Limitations and strengths

Despite the national effort to improve reporting of antibiotic susceptibility in Lebanon, there is still a need for implementing uniform standardised microbiological methods and adequate quality control systems in all Lebanese laboratories. The lack of both elements in majority of Lebanese hospitals has led to limiting the number of included centres to only 13 of the 152 governmental and private hospitals in Lebanon. Another limitation is the lack of organism stratification as per type of clinical specimen or per its site of acquisition, i.e. nosocomial or community. However, this report may serve as an example for countries that do not have standardised national surveillance for AMR. This study and the one published earlier allow Lebanon to be included in the global AMR maps. Furthermore, generating local antibiograms is critical for establishing national clinical guidelines for the management of infectious diseases.

Conclusion

The current compiled antibiotic susceptibility data have shed light on increasing bacterial resistance trends in Lebanon, which were found to be comparable with data from some Eastern and Southern European countries. However, there is a need for a robust national AMR surveillance system in Lebanon, which could be included in the already present global systems for providing accurate and reliable data. Moreover, there is a need for a multifaceted programme for AMR containment based on the “One Health” approach. This programme should include the implementation of rigorous infection prevention and control programmes in hospitals, antimicrobial stewardship programmes in both hospitals and the community and the control of antibiotic use in livestock and agriculture. Furthermore, raising awareness about the extent, implications and modalities of preventing AMR in Lebanon should be performed for healthcare providers and the public. Finally, research for developing alternative therapies for infectious diseases, such as phage therapy and microbiota-based therapy, should be encouraged to limit the abuse and subsequently the loss of effectiveness of available antimicrobials.

Key findings

  • Microbiological methods used for AMR detection in Lebanese hospitals majorly conformed to the CLSI and EUCAST guidelines on antibiotic susceptibility testing.

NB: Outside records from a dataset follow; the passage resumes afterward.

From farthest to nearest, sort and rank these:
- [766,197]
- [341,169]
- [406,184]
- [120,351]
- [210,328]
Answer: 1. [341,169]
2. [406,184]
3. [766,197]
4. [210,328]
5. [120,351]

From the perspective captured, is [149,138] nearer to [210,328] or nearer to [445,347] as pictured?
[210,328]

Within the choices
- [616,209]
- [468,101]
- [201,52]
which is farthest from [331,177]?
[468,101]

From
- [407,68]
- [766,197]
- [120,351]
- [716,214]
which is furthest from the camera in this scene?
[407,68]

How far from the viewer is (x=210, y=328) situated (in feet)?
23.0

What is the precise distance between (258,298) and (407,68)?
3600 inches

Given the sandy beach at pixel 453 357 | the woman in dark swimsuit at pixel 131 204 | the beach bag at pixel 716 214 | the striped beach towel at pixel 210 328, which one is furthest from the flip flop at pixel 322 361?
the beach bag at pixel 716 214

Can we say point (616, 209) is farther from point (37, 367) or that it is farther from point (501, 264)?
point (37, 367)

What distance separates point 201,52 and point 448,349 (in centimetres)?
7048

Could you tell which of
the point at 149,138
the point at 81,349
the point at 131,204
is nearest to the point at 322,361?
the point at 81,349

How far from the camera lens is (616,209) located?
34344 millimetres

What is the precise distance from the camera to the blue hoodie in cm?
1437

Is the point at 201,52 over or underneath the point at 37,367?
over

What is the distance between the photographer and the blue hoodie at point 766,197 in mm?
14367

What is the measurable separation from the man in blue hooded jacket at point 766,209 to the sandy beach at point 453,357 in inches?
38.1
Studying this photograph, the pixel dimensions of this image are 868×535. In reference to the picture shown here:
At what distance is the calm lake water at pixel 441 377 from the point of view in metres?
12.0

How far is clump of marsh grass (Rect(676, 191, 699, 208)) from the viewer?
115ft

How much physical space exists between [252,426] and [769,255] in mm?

  • Non-uniformity in AMR reporting was observed in some cases, such as susceptibilities of Acinetobacter spp. to colistin, S. pneumoniae to penicillin and Salmonella spp. to fluoroquinolone.

  • A wide range of susceptibility results was reported for each antibiotic–microbe combination among the 13 laboratories.

  • Fluoroquinolone resistance in Enterobacteriaceae, including Salmonella spp., has been established in the Lebanese community.

  • Lebanese hospitals have become endemic for 3GC resistant-Enterobacteriaceae, and this resistance pattern is apparently finding its way to the community.

  • Some hospitals laboratories reported the emergence of carbapenem-resistant Enterobacteriaceae and P. aeruginosa, along with established and increasing carbapenem resistance in Acinetobacter spp.

  • Among Gram positive bacteria, S. aureus mean percent susceptibility to methicillin was 72%, and that of Enterococci to ampicillin was 75%.

  • Susceptibility of S. pneumoniae to penicillin reached a mean of 75% from all tested isolates in 3 of the 13 hospitals in addition to the emergence of levofloxacin-resistant strains in some centres.

  • Despite the relatively short time between the 2011–2013 and 2015–2016 compilation, a trend towards decreasing antibiotic susceptibility of less than 10% was observed among several clinically important bacteria.

  • The 2015–2016 Lebanese data were found to be comparable with those from Eastern and South-eastern European countries, such as Greece, Spain, Italy and Bulgaria. These countries are in the process of developing their own national action plans to fight AMR supported by the ECDC.

  • In Lebanon, a national action plan for combating AMR s being prepared in collaboration with representatives of government, healthcare authorities and is supported directly by the WHO.